▶ _Task material_

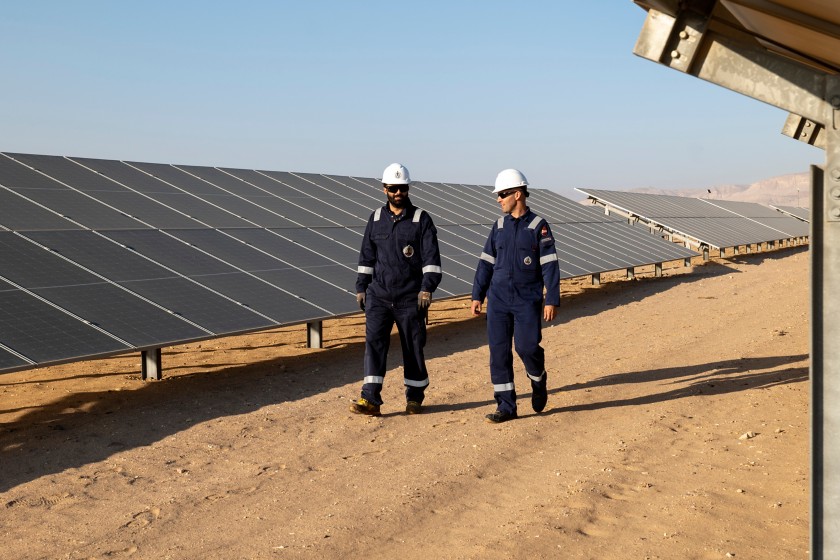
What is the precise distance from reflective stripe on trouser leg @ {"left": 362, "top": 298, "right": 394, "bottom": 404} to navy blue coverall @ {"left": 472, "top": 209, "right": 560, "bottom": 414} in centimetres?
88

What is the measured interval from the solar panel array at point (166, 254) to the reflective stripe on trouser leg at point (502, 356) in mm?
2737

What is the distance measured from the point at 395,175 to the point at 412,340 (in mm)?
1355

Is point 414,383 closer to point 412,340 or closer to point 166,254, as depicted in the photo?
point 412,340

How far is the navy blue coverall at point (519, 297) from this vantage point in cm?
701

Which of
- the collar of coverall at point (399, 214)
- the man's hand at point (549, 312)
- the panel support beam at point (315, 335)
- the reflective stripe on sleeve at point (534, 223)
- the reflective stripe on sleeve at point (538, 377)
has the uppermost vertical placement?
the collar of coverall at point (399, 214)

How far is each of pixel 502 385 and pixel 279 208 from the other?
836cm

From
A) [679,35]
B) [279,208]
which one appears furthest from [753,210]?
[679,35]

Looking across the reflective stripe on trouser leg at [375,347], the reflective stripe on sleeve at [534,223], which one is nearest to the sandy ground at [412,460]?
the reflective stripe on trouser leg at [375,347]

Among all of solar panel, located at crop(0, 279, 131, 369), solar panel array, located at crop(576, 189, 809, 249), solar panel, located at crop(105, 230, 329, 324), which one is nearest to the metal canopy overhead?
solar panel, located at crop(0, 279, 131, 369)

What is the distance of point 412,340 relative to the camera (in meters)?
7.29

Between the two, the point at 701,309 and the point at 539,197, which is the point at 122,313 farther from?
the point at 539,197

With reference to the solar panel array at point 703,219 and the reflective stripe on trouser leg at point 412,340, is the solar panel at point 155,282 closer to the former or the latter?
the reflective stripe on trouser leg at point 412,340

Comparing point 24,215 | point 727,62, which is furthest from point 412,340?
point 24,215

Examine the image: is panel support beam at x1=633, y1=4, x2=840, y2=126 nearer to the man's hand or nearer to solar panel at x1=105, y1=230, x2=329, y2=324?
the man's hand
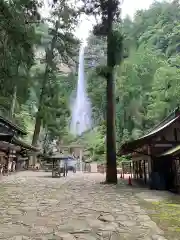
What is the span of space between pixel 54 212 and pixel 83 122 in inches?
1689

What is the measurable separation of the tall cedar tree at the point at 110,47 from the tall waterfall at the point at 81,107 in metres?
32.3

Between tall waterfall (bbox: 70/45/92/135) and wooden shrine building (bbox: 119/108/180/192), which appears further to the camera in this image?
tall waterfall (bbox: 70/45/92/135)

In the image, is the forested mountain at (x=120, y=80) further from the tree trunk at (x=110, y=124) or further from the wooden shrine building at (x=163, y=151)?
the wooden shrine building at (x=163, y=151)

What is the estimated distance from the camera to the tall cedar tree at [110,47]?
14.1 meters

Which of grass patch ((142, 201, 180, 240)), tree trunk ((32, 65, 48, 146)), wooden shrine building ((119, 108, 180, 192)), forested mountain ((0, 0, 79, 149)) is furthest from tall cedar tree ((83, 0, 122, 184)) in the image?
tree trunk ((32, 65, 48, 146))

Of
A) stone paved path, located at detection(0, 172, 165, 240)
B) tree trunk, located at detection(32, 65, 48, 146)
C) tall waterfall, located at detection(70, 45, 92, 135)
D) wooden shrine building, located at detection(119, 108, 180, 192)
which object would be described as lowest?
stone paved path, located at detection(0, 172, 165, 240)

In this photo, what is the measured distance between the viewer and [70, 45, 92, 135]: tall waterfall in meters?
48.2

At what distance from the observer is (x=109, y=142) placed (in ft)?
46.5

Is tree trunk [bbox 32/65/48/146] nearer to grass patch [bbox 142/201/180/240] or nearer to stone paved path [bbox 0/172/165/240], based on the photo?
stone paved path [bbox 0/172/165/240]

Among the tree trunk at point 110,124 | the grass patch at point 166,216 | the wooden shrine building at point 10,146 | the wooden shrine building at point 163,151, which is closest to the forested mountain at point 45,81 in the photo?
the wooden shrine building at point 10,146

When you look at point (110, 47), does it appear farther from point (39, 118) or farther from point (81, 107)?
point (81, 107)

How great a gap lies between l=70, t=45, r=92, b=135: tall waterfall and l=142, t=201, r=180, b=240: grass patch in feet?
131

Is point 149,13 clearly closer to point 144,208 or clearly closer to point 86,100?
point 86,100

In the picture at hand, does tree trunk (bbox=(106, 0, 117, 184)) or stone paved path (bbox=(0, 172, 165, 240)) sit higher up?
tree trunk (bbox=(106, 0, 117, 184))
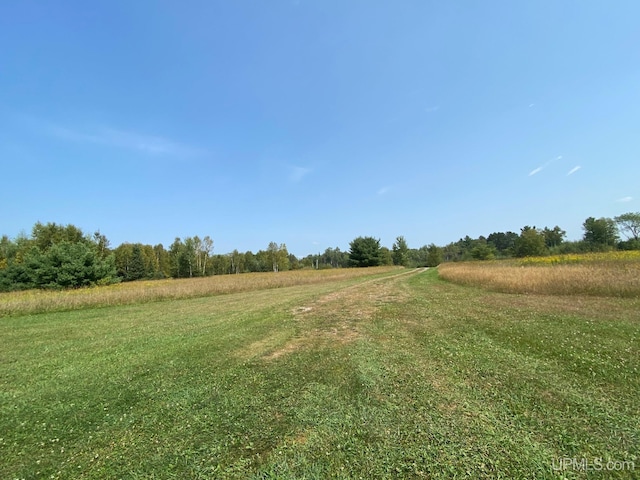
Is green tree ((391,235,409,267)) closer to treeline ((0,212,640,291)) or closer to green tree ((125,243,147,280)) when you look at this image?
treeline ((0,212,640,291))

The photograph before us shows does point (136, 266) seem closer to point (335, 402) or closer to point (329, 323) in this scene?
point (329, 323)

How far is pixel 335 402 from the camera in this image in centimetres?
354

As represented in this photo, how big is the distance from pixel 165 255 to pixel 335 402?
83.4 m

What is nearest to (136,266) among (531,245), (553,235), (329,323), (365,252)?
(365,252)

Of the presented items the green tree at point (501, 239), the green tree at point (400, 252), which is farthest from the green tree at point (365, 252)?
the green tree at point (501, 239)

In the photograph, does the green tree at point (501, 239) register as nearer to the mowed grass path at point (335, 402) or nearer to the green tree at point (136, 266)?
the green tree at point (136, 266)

* * *

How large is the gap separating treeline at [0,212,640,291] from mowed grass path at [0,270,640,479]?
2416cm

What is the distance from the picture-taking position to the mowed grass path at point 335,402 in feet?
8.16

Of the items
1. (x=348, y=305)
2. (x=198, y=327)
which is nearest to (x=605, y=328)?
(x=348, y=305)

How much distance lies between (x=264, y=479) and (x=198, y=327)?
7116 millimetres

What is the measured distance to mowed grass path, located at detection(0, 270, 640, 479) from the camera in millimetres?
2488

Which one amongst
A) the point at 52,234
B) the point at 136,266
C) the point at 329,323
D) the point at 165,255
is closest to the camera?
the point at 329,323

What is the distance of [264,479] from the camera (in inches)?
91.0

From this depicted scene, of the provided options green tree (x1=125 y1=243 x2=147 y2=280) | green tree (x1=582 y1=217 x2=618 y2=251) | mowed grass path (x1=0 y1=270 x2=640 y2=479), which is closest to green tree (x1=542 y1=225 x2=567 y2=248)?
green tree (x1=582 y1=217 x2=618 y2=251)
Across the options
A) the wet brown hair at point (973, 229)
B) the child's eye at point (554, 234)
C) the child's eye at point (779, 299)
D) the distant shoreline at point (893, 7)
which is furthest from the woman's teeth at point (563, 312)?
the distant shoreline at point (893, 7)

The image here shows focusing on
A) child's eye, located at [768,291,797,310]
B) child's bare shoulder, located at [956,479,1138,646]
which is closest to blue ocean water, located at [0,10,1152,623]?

▶ _Task objective_
Copy the rows starting at the line containing "Across the options" and ending at the line containing "which is closest to blue", keeping every character unchanged.

▶ _Response_
Across the options
A) the wet brown hair at point (973, 229)
B) the child's eye at point (554, 234)
C) the child's eye at point (779, 299)
D) the distant shoreline at point (893, 7)
which is furthest from the woman's teeth at point (563, 312)?
the distant shoreline at point (893, 7)

The image here shows focusing on
A) child's eye, located at [768,291,797,310]
B) child's bare shoulder, located at [956,479,1138,646]
which is closest to blue ocean water, located at [0,10,1152,623]?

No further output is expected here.